In the late 1980s, because of escalating costs, paperwork demands, and general beneficiary dissatisfaction, DoD initiated a series of demonstration projects. Under a program known as the CHAMPUS Reform Initiative, a contractor provided both health care and administrative-related services, including claims processing. The Tricare Reserve Retired project was one of the first to introduce managed care features to the CHAMPUS program. Beneficiaries were offered three choices – a health maintenance organization-like option called Tricare (CHAMPUS) Prime that required enrollment and offered enhanced benefits and low cost sharing, a preferred provider organization-like option called Tricare (CHAMPUS) Extra that required use of network providers in exchange for lower cost sharing, and the standard CHAMPUS option that continued the freedom of choice in selecting providers but required higher cost sharing and insurance deductibles known as Tricare Standard.

Although DOD's initial intent under the CHAMPUS Reform Initiative was to award three competitively bid contracts covering six states, only one bid, made by Foundation Health Corporation (now Health Net) covering California and Hawaii, was received. Foundation delivered services under this contract between August 1988 and January 1994.

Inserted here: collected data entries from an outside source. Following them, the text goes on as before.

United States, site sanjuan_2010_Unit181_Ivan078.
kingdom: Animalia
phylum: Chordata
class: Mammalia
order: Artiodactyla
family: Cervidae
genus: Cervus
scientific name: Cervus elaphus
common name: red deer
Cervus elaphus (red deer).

In late 1993, in response to requirements in the National Defense Authorization Act for Fiscal Year 1994, the DoD announced plans for implementing a nationwide managed care program for the MHS that would be completely implemented by May 1997. Under this program, known as Tricare, the United States was divided into 12 health care regions. An administrative organization, the lead agent, was designated for each region and coordinated the health care needs of all military treatment facilities in the region. Under Tricare, seven managed care support contracts were awarded covering DOD's 12 health care regions.